Even though most people use Word productivity software, most users don’t know about some of the advanced features that Word offers to make their lives easier and speed up their work efforts.
Some of Word’s best-advanced features include:
Any writers course will tell you that you need to create an outline of your main ideas before you start the actual process of writing to get your first draft completed quickly. The Outline View feature helps you create a comprehensive outline which is especially useful for large documents. Using Outline View, you can reorder text blocks, create headings, promote or demote selected text, and display or hide selected text.
To enable the Outline View:
- Go to the View tab on the ribbon and click “outline.”
- Choose the type of action that you want to do – options include jumping to a specific heading level, planning out the main sections and then switching to other layouts to write the body of the document, reorganizing the document by moving large blocks of text, and formatting headings with first, second and third levels of headings.
Microsoft translation supports over 100 languages, so you can easily translate your document into almost any language. To use the Translate tool, your device must be connected to the Internet.

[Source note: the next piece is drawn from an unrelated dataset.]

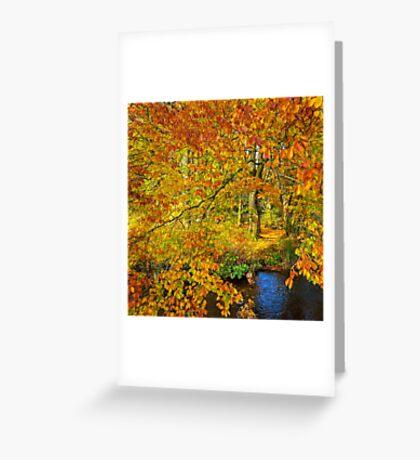 Autumn explodes Greeting Card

Click on the Review tab and then choose the language into which you want to translate your document. Highlight the text you want to translate or click on “translate document” to translate the entire document.

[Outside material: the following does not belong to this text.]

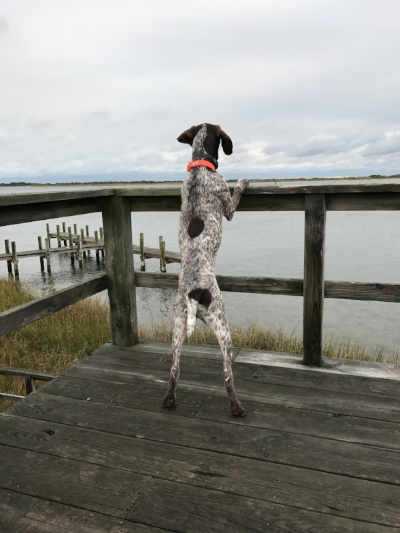 Jackson looking out at the wild ponies of Assateague Island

Under “from” and “to,” enter the language from which you are translating and to which you want to translate and then click “OK.” The document will then be sent to Microsoft Translator through the Internet to complete the translation.
Using the AutoFormat function, Microsoft Word allows users to format their documents as they are typing automatically. The auto-formatting function automatically applies associated styles to your text.
You can always add formatting styles to your text while you’re typing but if you want to save time and eliminate the distraction of reformatting while you’re typing, go to File, then “Proofing,” and select the formatting options according to your preference.
Most Microsoft Word users know about the track change features under the Review tab that allows you to see the document’s changes throughout its creation. There’s also a feature that enables you to compare between different documents so that you can compare different document versions and then, if you want, combine all the revisions from the other versions.
This feature is especially useful if you have a document reviewed and edited by multiple collaborators. Once you’ve decided which revisions should be included in the final draft, click on the Review tab and choose “compare.”
You’ll be asked to either “Compare” or “Combine.” Choose “Compare;” select the document versions you want to compare and then click “OK” to display all the changes. When you are satisfied that you’ve saved the changes you wish, click “Combine” to combine the various variations.
Word offers a mind-mapping tool that allows you to insert text and graphics to illustrate free-form brainstorming sessions. A brainstorming map enables you to visualize associations between ideas, words, concepts, and images, generate ideas, classify ideas, organize information, find associations, visualize the structure, and aid study.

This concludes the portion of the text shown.